Mac or Windows for fMRI

Hey.
I am fairly new to fMRI but been struggling with running some of the software at my university.
I started off with Windows 11 and I tried WSL but it felt very clunky and ran really slow for my old uni computer.
I set up Ubuntu on a home laptop as a bit of an experiment and had a great experience and everything is working really well (fmriprep via docker and FSL), It’s only a laptop though so limited cores so still a bit slow for multiple subjects. I do actually prefer the OS to Windows.
I was hoping I could then request a modern workstation but Linux is not supported at our uni so IT have said I should buy a Mac studio or stick with Windows 11 and WSL.
I read about some issues with ARM here and here
Is Apple M chips ok to use in 2025 and beyond? Looks like Neurodock will be the most suitable way forward. The Mac studio seems pretty powerful on paper and looks pretty portable.

You might want to look at this page. Apple CPU’s provide outstanding single core performance, and many neuroimaging tasks are single threaded so Amdahl’s law means that Apple CPUs are outstanding for the fastest analysis of a single individual. However, for most large datasets we process data from many individuals at once, with each being single threaded but the overall analysis being very parallel. The major weakness of Apple computers is for tools that require NVidia GPUs. In our field, that has historically been diffusion (eddy, topup, bedpost), but many newer AI tools are tuned for NVidia (synthstrip, synthsr, fastsurfer, etc). However, I am not sure whether a Windows/WSL supports these GPU tools. I really think if these tools are of interest to you, you should work with Linux rather than either Windows or MacOS.

If my center is any indication, many neuroimaging scientists use their Apple MacBooks to prototype pipelines (leveraging their fast single performance) and then deploy to Linux supercomputers (leveraging parallel abilities). You link to an early Github page where I describe the limitations and potential of Apple Silicon. Today we see far fewer of the former and a lot more of the latter. Many of the initial teething issues I wrote about in the initial github page are now dealt with. Apple’s developers deserve credit for not only making core tools like numpy compatible, but tuning them to fully leverage the unique instructions and architecture.
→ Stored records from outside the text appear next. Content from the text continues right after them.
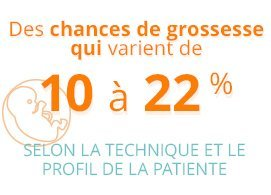 Des chances de grossesse qui varient de 10 à 22% selon la technique et le profil de la patiente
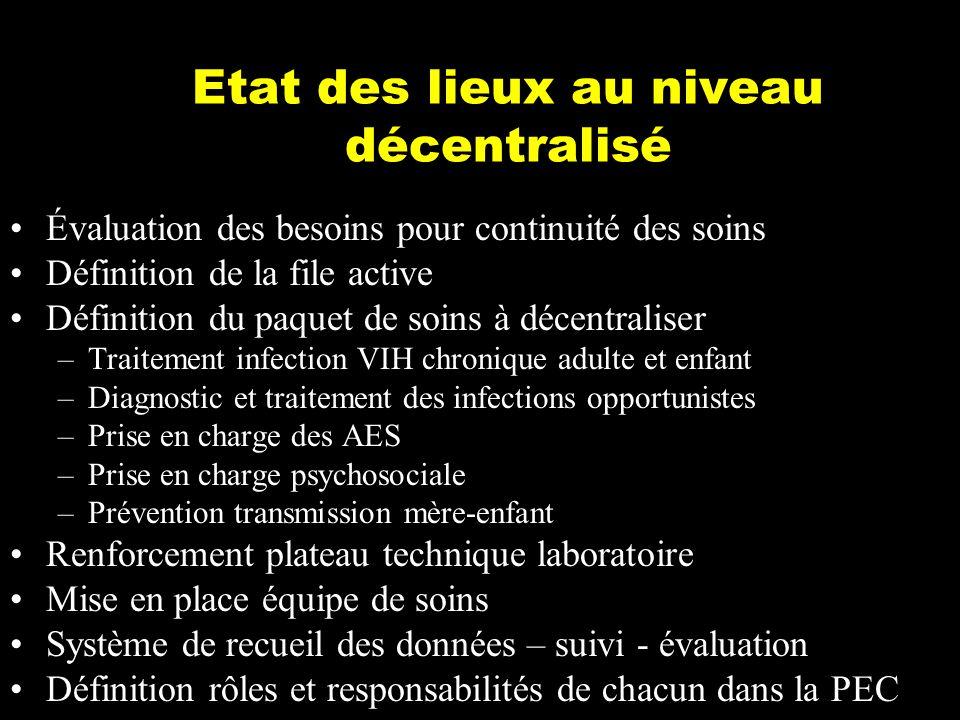 Etat des lieux au niveau décentralisé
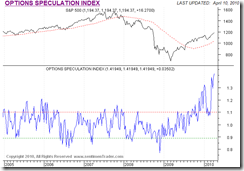 OptionSpeculationIndex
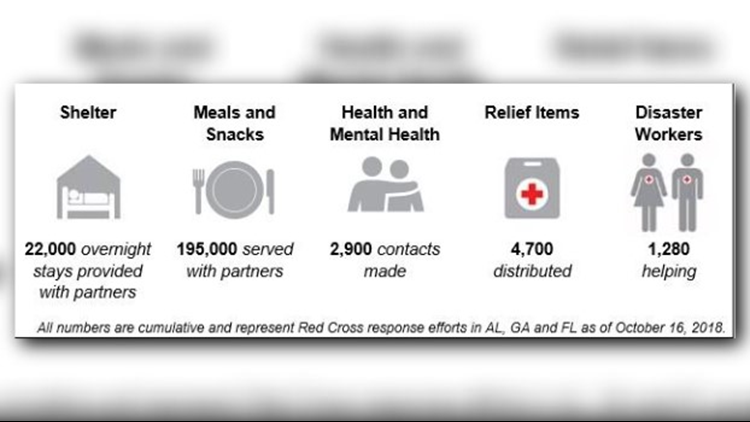 redcrossnumbers_1539872947978.png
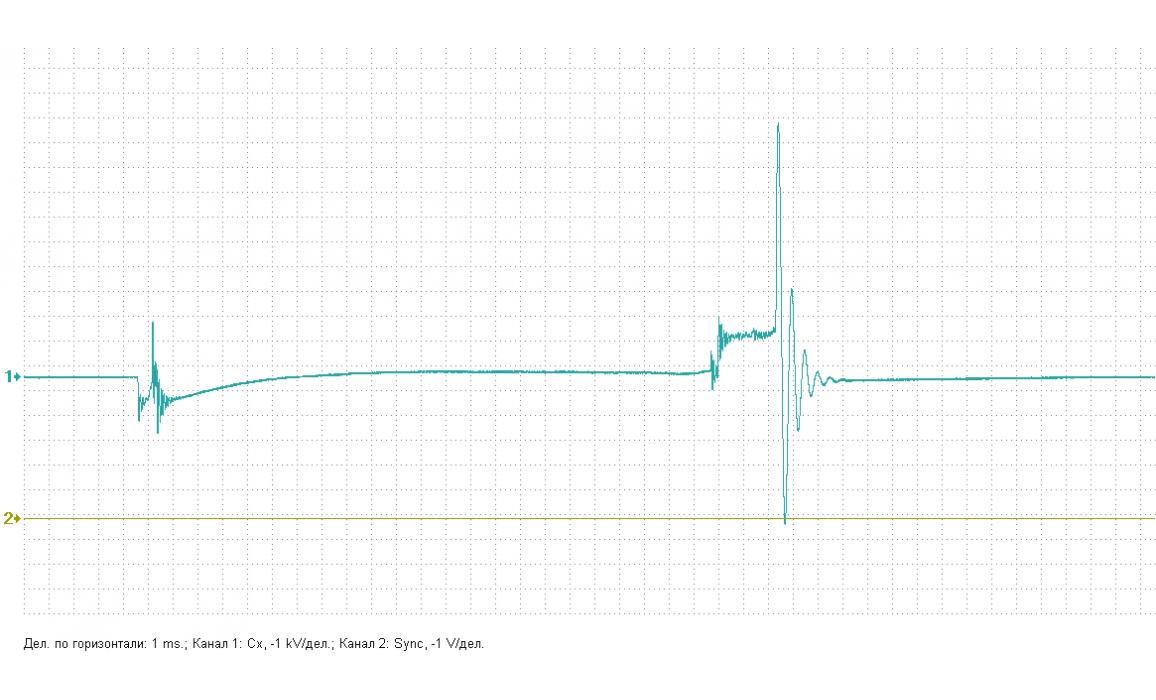 Faulty condenser - Secondary voltage (Cx pickup clip) - VAZ - 2107 : Image 2
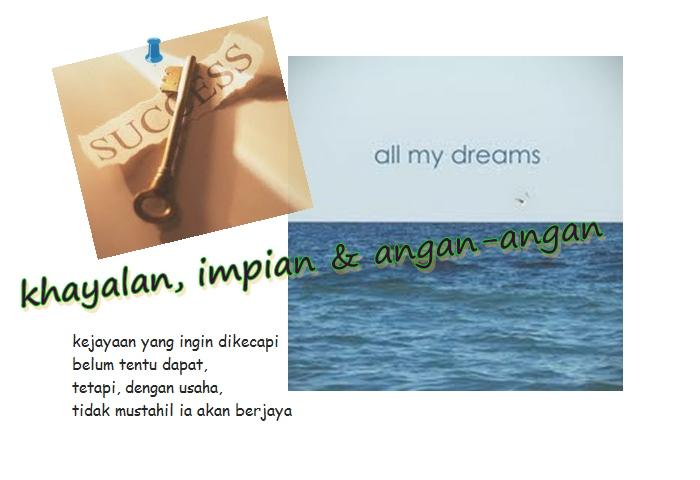 khayalan, impian & angan-angan
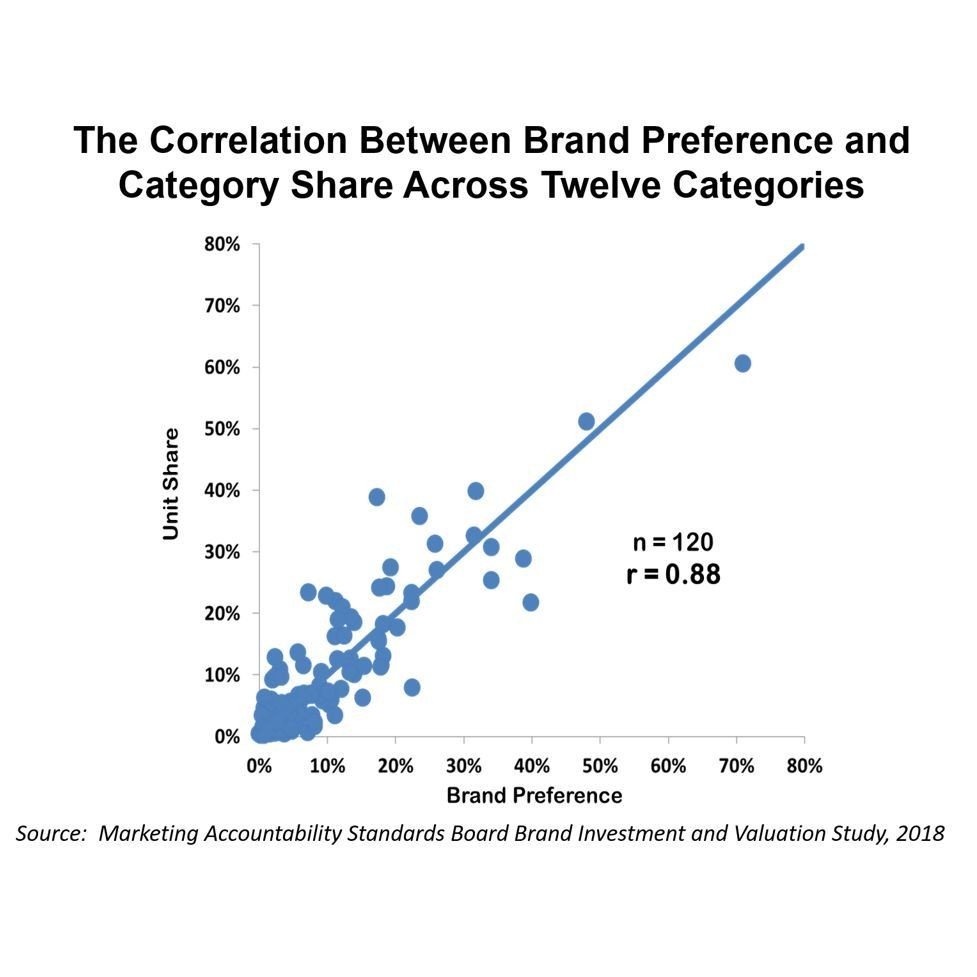 The Financial Power of Brand Preference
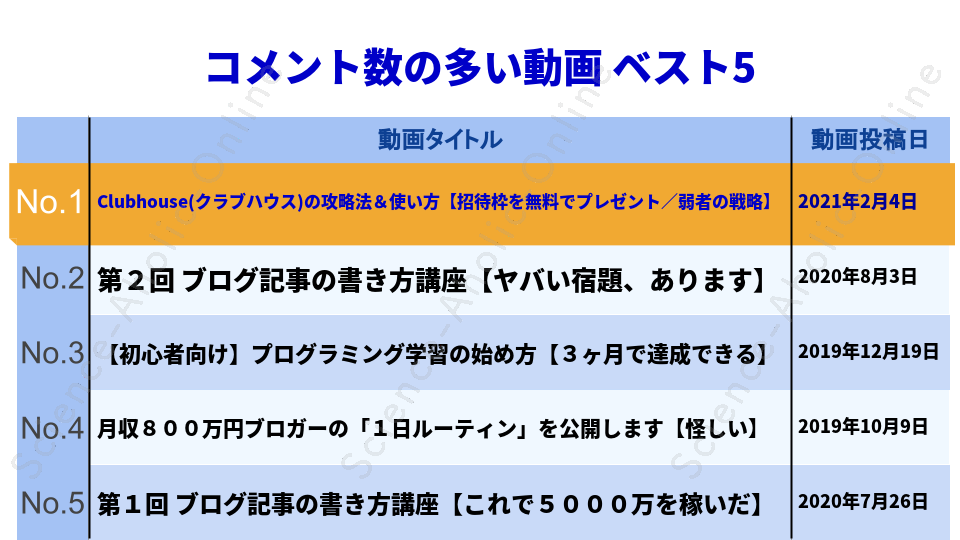 https://science-aholic-online.com/wp-content/uploads/2020/08/ranking_マナブ.png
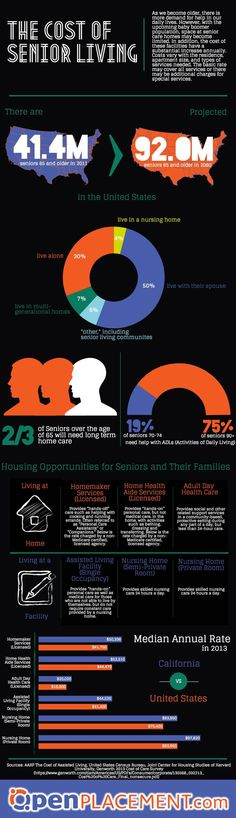 The Cost of Senior Living [#Infographic]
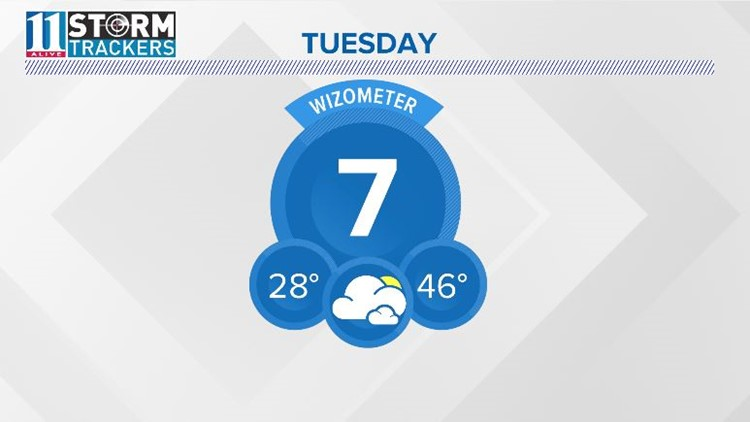 Tuesday will be mostly dry but cold!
On a related note, I am a huge fan of neurodesk which handles dependencies and versioning so well. I suspect @SteffenBollmann can provide expertise.

Thank you for the advice.
I would much prefer Linux but our IT department refuse to allow me to use it on site. I’ve been offered a Mac Studio m3 Ultra 28 core/96 gb ram though which I was hoping would be good enough to manage my studies (1.5t, 20 to 30 participants, 4x5 minute blocks at TR 5). I don’t have access to a HPC, I could buy time on an external one but it takes our purchasing department weeks to approve something so I am sceptical of that as well.
I will look into Neurodesk. That does sound promising and should solve most issues.
I really just wondered how most research groups deal with computing and how much leeway they get with software and OS choice.

Many thanks

As long as none of your tools need NIVidia GPUs, that will be a terrific system. Amdahl’s law and the fact that most neuroimaging tools do not leverage multi-threading well make the choice between the M3 Ultra and M4 Max difficult. I would be tempted to go with the latter.

I am a fan of thunderbolt 5 external NVME hard disks (tb5, e.g. below I test a Trebleet TRE-8132), these are much faster than Thunderbolt 3/USB4 (e.g. TBU405) and traditional usb 3.2 drives. Most neuroimaging tools save intermediate images at each step of processing, and this disk I/O is the achilles heel for most HPC systems. For my M4 Pro, write/read speeds in mb/s are:

Device Write Read
tb5 6346 5724
tb3/4 2674 2513
usb3.2 712 675

On the topic of paralleling: most of the guides you’ll find for nilearn, such as the officials or the excellent ones from @PeerHerholz amongst others, are presented and run through Jupyter Notebook. Which are mono core by default. You’ll have to manually call joblib for paralleling. You can find example in this topic.